- [Records supplied]

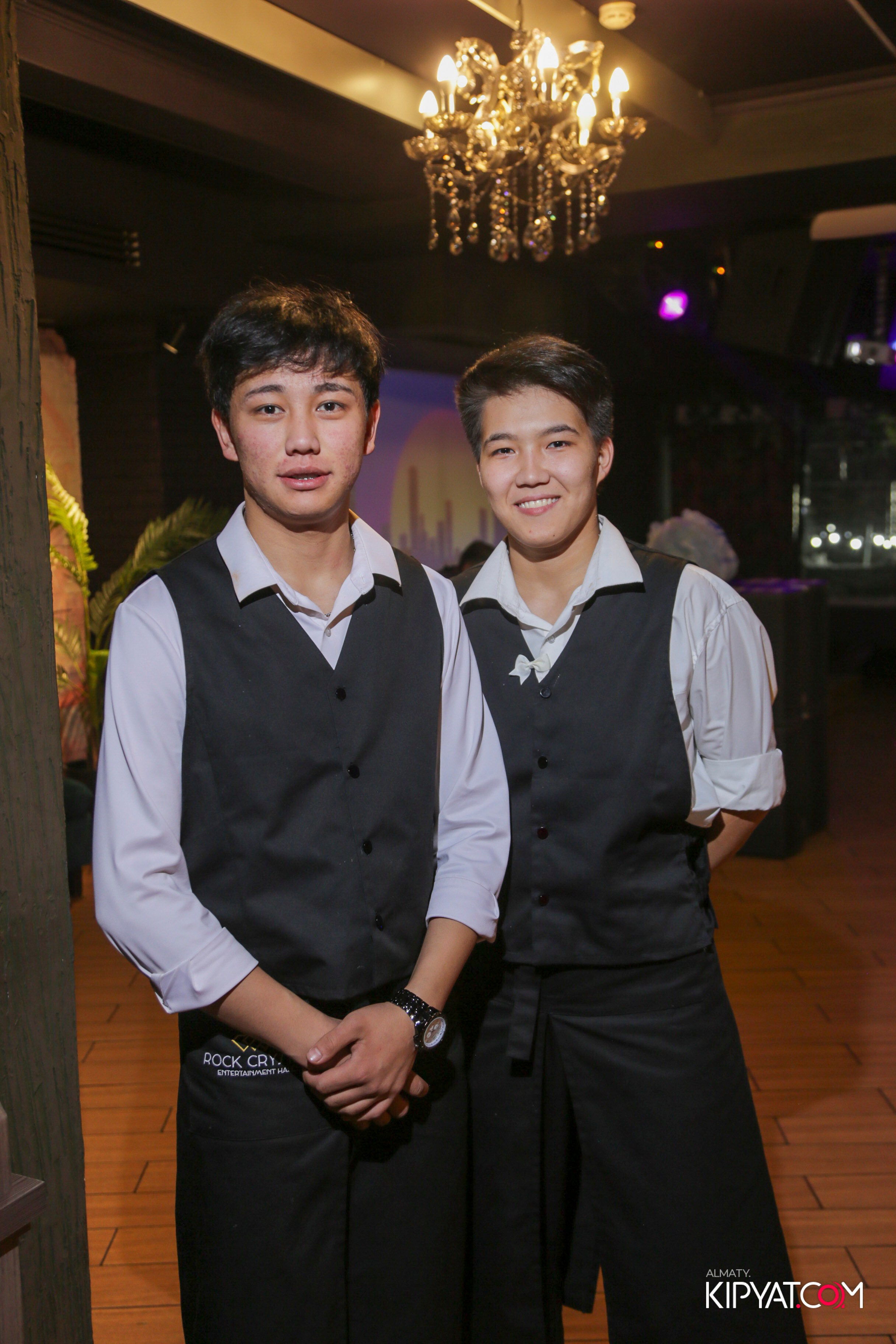 ROCK CRYSTAL. КИПЯТКОМ АЛМАТЫ! Фотосъемка мероприятий в Алматы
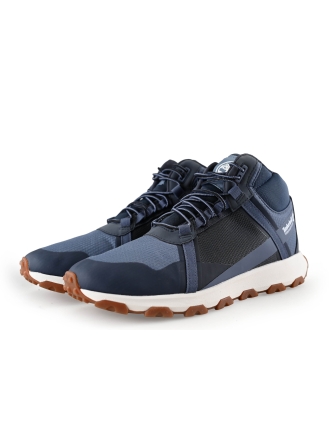 Timberland Hoge sneakers Blauw 279926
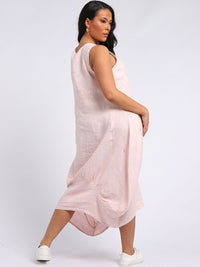 Mabilia - MADE IN ITALY Dress NZ LUMA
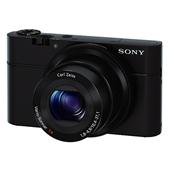 Sony Cyber-shot RX100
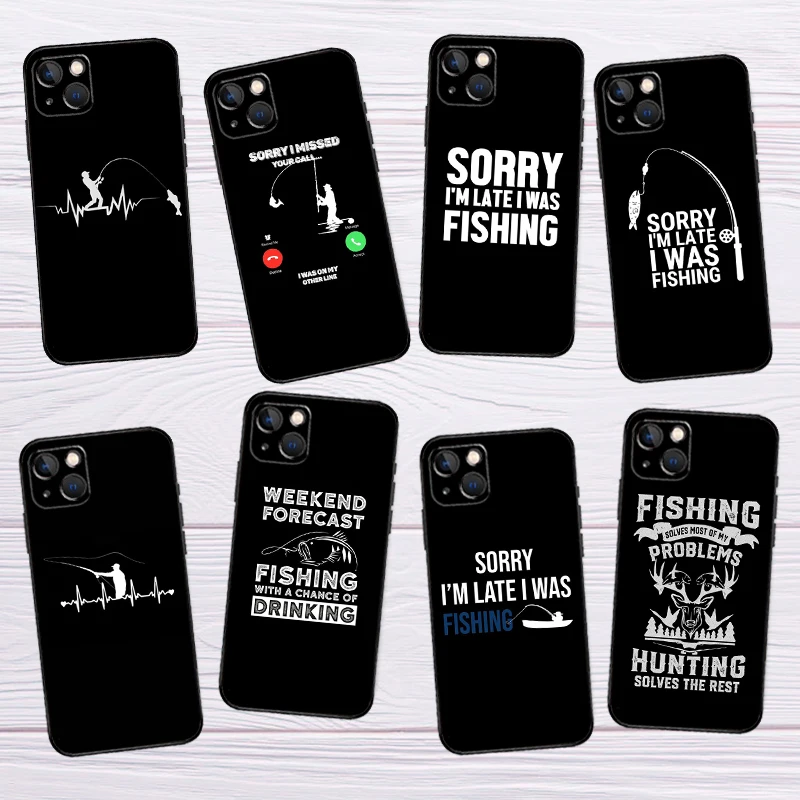 Fishing Quotes Case… - image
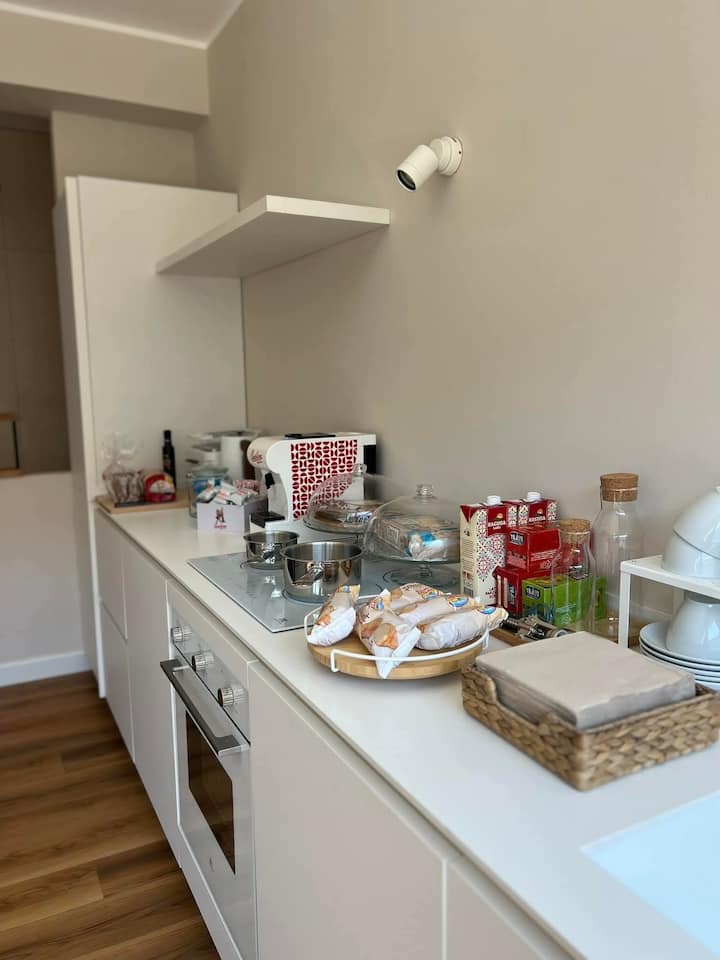 Il Giardinetto Guest Rooms Policlinico - Messina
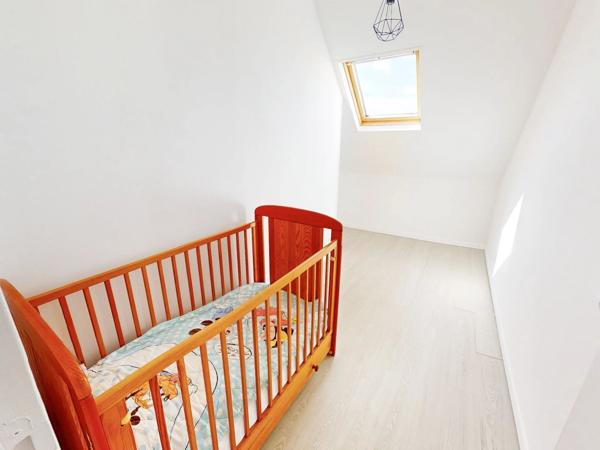 Vente Maison 7 pièces 146 m2 à Chartres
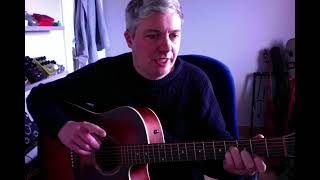 Villagers - Everything I Am is Yours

- [What the task requires]
Take the listing above and retype it exactly. Its pictures are to be omitted.

- [Problem solution]
 ROCK CRYSTAL. КИПЯТКОМ АЛМАТЫ! Фотосъемка мероприятий в Алматы
 Timberland Hoge sneakers Blauw 279926
 Mabilia - MADE IN ITALY Dress NZ LUMA
 Sony Cyber-shot RX100
 Fishing Quotes Case… - image
 Il Giardinetto Guest Rooms Policlinico - Messina
 Vente Maison 7 pièces 146 m2 à Chartres
 Villagers - Everything I Am is Yours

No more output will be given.